生命保険と聞くと「保険屋のおばちゃん」というイメージがあるのでは、と思います。ですが、今は男性がスーツをビシッと着て保険を売るようになっています。彼らはファイナンシャルプランナーと呼ばれますが、この人たちは「ほとんどが転職して保険業について」いるのです。新卒でこの仕事は絶対に務まりません。社会経験で垢が付き、白も黒も嗅ぎ分けた「脂ぎった」人たちの集団なのです。彼らは保険会社の人間であって、現実は「完全歩合制」の独立起業家です。ですから、彼らは保険を数多く売る事で、インセンティブ(保険を売ると、手数料が貰える)を稼ぎだし、中には億単位の収入を稼ぐ人もいるわけです。

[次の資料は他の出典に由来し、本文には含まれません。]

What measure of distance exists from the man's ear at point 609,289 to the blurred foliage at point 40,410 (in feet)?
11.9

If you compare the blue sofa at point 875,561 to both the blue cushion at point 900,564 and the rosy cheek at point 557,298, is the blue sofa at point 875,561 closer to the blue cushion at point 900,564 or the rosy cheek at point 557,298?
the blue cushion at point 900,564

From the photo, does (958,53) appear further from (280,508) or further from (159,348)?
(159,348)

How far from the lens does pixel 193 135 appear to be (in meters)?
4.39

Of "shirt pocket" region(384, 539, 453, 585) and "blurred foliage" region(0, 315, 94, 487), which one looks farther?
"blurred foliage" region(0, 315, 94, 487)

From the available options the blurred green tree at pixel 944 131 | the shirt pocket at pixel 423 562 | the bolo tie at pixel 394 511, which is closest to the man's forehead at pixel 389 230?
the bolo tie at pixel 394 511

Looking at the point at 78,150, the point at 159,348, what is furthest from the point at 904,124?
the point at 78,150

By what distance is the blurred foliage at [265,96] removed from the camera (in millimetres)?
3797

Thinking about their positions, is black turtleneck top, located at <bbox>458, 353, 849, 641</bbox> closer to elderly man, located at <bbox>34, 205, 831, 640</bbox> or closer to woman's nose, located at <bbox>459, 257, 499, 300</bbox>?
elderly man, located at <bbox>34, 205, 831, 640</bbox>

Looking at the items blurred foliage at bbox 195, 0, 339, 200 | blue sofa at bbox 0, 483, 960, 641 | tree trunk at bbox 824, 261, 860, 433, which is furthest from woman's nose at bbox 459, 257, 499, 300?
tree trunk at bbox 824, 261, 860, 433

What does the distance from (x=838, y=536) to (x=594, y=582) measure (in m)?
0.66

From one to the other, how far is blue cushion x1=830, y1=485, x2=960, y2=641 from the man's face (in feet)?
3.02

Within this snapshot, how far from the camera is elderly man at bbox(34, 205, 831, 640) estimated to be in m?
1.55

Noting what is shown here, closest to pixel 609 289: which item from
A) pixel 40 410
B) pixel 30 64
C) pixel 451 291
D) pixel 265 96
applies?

この人たちは、はっきりいえば「売る事に徹する」人たちであって、学歴や職歴などは全く関係なく、稼いだ数字だけが全て、という社会に生きています。言ってみれば、野を駆け抜ける野生の馬のようなもの。ですが、本社の人事部、保険金部(死亡保険金を出金する)、広報部…といった人たちは一介の会社員です。そういった会社員が給料を取るには、売る人たちがいないといけないわけです。ですから、沢山保険を売って来る人たちは、保険会社の社長と同等の立場におり、経営会議で同じ机でやりとりをするのです。

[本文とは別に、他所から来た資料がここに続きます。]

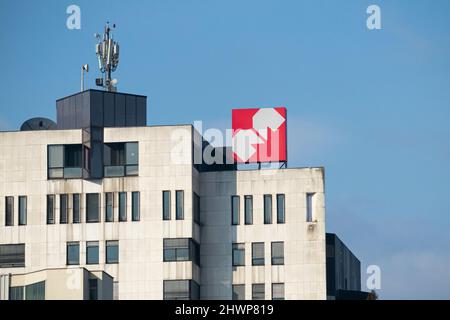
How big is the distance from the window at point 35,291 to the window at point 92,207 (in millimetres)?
18871

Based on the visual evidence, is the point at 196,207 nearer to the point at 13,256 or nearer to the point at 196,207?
the point at 196,207

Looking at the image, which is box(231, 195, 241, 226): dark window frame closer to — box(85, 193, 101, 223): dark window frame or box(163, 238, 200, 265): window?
box(163, 238, 200, 265): window

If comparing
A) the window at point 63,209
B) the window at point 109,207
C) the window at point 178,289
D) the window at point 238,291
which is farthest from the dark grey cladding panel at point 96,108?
the window at point 238,291

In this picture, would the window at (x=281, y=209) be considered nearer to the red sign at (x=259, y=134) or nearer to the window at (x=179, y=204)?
the red sign at (x=259, y=134)

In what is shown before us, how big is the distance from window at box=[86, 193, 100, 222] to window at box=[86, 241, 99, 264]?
7.94 feet

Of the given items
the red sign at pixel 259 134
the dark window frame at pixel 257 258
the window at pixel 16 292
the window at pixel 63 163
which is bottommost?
the window at pixel 16 292

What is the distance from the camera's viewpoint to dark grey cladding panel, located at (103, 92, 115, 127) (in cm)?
12915

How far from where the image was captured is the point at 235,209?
130m

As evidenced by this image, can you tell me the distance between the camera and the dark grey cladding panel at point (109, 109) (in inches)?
5085

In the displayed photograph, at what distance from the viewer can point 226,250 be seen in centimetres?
12888

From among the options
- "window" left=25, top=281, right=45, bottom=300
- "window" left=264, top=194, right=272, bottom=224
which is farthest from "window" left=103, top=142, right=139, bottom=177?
"window" left=25, top=281, right=45, bottom=300
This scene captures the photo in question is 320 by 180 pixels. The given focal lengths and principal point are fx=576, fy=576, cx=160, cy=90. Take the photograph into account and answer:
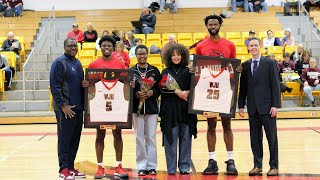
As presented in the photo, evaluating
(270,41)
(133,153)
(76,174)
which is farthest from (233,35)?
(76,174)

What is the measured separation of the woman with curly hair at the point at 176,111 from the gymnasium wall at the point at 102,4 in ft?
44.4

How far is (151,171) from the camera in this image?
7465 mm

逆に言えば、会社はこの暴れ馬のような人たちを上手く使いこなさないといけないのです。生命保険は「命に値段を掛ける」商品です。死んだら5,000万円必ずお客様の口座に振り込む約束をするのです。普段、トマトや牛肉をスーパーで100円、1,000円と買う人たちの家庭に、いきなり7,000万円を届けなければならないのです。また、保険を売る人たちは、会社の社長さんたちには1億円、5億円と高額の保険金が手に入る商品を売るのです。1億円の保険を売った場合に100万円のインセンティブが出るとしましょう。ある人たちは「この保険を今売って、2年後に解約させて、また入ってもらおう」と考えます。2年というのには理由があります(これは保険会社の内部での暗黙の了解ですが)。そして予定通り、社長さんに一旦解約させて、また新たに加入させます。そうすると、インセンティブがまた…そうです、入るわけです。
実際には、人の命に掛けるものですから、倫理的には違反しているのですが、なぜかこういうことをしている「売る人」たちがいて、それをギリギリのところで黙認しているのが、本社サイド、ということです。こういう人たちと一緒に生きていくのが保険業界、というわけです。